DER GENERALSTREIK 1919 IN BASEL
Weitaus tragischere Folgen als der Landesstreik hatte der am 31. Juli 1919 erfolgte Ausbruch des auf Basel beschränkten Generalstreiks. Nach spannungsgeladenen Verhandlungen und gegenseitigen Provokationen, die sich während Tagen hingezogen hatten, war eine Aussperrung der Belegschaft in der Färberei Clavel & Lindenmeier der äussere Anlass, der zum Basler Generalstreik führte. Wiederum solidarisierten sich die Staatsangestellten mit ihren Kollegen aus der Privatwirtschaft und legten die Arbeit ebenfalls nieder.
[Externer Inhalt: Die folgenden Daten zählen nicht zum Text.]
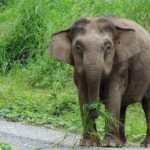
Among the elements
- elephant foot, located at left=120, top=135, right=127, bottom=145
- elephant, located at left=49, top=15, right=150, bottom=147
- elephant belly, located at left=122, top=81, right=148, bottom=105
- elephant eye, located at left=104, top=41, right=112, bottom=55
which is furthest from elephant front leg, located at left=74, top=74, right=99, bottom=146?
elephant foot, located at left=120, top=135, right=127, bottom=145

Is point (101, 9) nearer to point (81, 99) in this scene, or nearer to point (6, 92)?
point (6, 92)

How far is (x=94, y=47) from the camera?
970cm

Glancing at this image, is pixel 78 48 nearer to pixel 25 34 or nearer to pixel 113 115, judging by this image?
pixel 113 115

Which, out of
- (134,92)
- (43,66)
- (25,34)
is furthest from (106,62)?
(25,34)

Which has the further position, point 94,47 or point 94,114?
point 94,114

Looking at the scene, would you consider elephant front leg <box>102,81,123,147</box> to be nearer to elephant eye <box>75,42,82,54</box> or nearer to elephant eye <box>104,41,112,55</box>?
elephant eye <box>104,41,112,55</box>

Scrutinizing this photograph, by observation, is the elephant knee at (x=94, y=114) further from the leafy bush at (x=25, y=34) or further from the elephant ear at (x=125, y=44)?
the leafy bush at (x=25, y=34)

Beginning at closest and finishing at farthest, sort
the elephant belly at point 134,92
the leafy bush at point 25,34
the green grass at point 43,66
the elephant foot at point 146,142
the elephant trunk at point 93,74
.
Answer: the elephant trunk at point 93,74
the elephant belly at point 134,92
the elephant foot at point 146,142
the green grass at point 43,66
the leafy bush at point 25,34

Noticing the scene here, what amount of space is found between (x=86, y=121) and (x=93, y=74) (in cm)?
69

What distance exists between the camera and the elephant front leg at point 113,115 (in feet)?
33.1

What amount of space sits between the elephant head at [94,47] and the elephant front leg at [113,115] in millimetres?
334

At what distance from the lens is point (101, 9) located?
18.5 metres

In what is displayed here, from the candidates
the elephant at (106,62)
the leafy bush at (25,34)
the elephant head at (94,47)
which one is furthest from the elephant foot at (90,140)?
the leafy bush at (25,34)

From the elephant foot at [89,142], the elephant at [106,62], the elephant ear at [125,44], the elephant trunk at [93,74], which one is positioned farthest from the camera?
the elephant ear at [125,44]
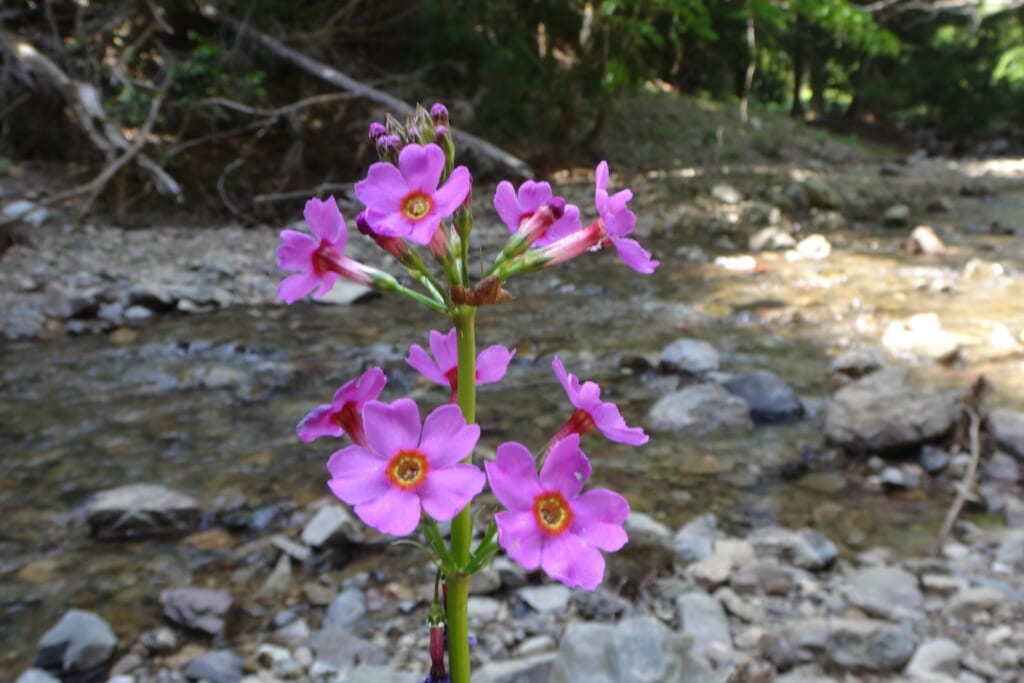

In den Jahren des Ersten Weltkriegs waren die Lebenshaltungskosten um 200 Prozent gestiegen, die Löhne hingegen lediglich um 145 Prozent für Frauen und für Männer um 160 Prozent angehoben worden. Die niedrigsten Löhne weit und breit zahlten Clavel & Lindenmeier. Erst im Frühjahr 1919 war die wöchentliche Arbeitszeit von 57,75 Stunden auf 48 Stunden gesenkt worden. Das Basler Fabrikarbeiterproletariat hungerte in überbelegten Wohnungen. Die Tuberkuloseerkrankungen waren sprunghaft angestiegen, Grippeepidemien hatten Tausende dahingerafft. So bedurfte es in der aktuellen Notsituation nur noch eines nichtigen Anlasses, um diesen Streik auszulösen. Aufgeschreckt durch die seit Sommer 1917 periodisch stattfindenden Demonstrationen und Gewaltakte, war auch in Basel eine Bürgerwehr gebildet worden, die sich aus Mitgliedern rechtsbürgerlicher Kreise zusammensetzte. Ihre Aufgabe war es, das Hab und Gut der Besitzenden, namentlich die Villen im Gellert, aber auch Banken, Telefonzentralen und andere Infrastruktureinrichtungen zu schützen und der Polizei im Kampf gegen demonstrierende und Steine werfende Arbeiter und Jungburschen beizustehen. Auf das Ersuchen des Basler Regierungsrats um militärischen Beistand bei der Bewältigung der eskalierenden Unruhen reagierte der Bundesrat umgehend: Die auf den 31. Juli 1919, mittags um 3 Uhr, nach Aarau und Liestal aufgebotenen Ordnungstruppen rückten in der Morgenfrühe des 1. August in die Stadt ein. Eine am Vormittag des 1. August durch Kleinbasel patrouillierende Motorwagenkolonne wurde beim Claraplatz mit Steinen beworfen. Das Militär eröffnete daraufhin das Feuer. Zwei Zivilisten starben. Etwas später versuchten Demonstranten, auf das Kasernenareal vorzudringen. Wiederum schoss das Militär in die Menge. Drei Zivilisten wurden getötet, zwanzig Schwerverletzte in die Spitäler eingeliefert. Der Generalstreik hatte seinen blutigen Höhepunkt erreicht.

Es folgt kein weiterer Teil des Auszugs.